- Task prompt: For every entry below, give an exact repeat and leave out the pictures.

- Data under study:
***

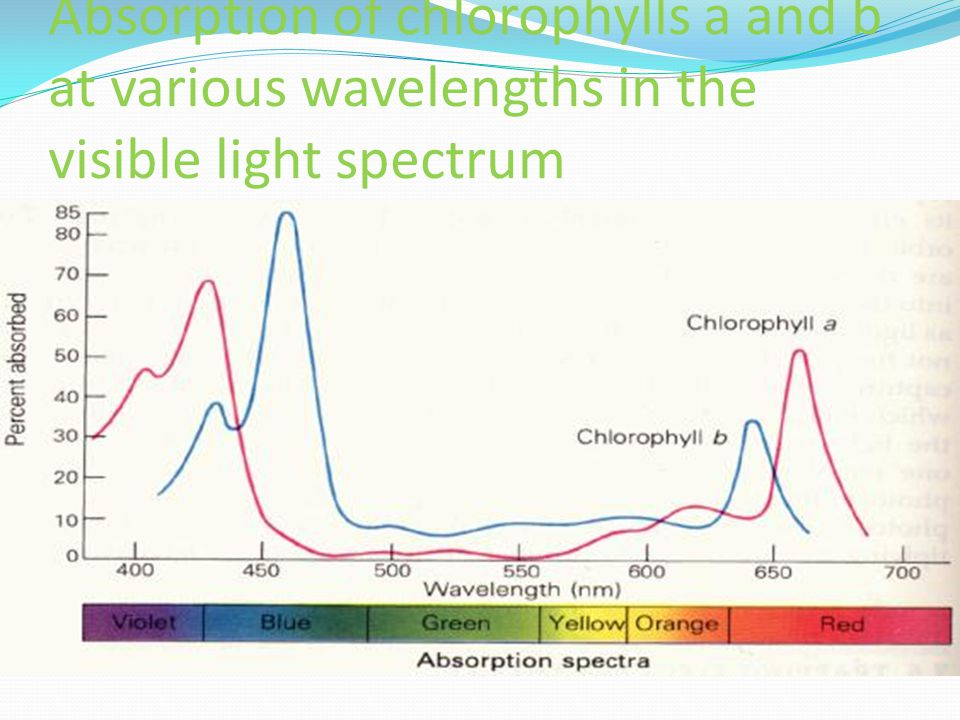 Absorption of chlorophylls a and b at various wavelengths in the visible light spectrum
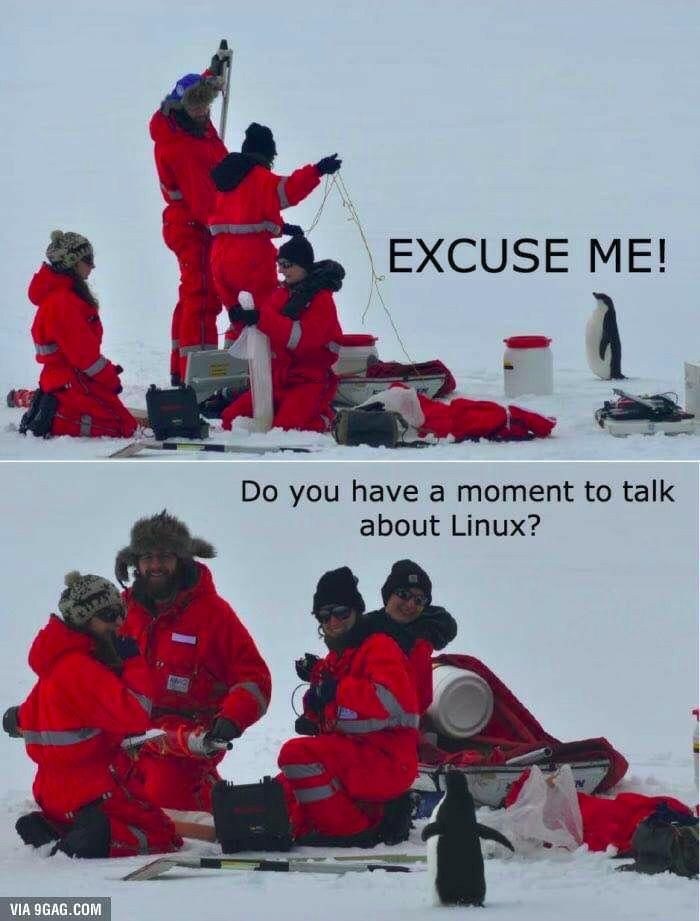 do you have a moment to talk about linux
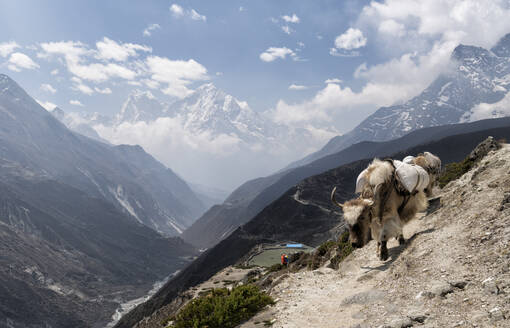 Packed yak, Solo Khumbu, Nepal - ALRF01568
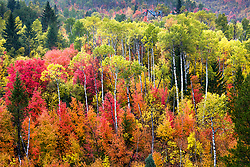 A panoply of autumn color in Swan Valley Idaho. It is a rare autumn when the aspens turn yellow while the mountain maples are still glowing red.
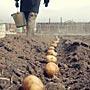 Какие есть способы посадки картофеля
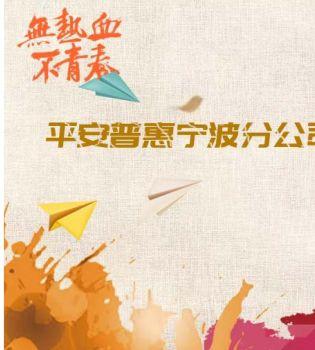 平安普惠宁波分公司线下咨询优秀分享电子画册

***

- Problem solution:
 Absorption of chlorophylls a and b at various wavelengths in the visible light spectrum
 do you have a moment to talk about linux
 Packed yak, Solo Khumbu, Nepal - ALRF01568
 A panoply of autumn color in Swan Valley Idaho. It is a rare autumn when the aspens turn yellow while the mountain maples are still glowing red.
 Какие есть способы посадки картофеля
 平安普惠宁波分公司线下咨询优秀分享电子画册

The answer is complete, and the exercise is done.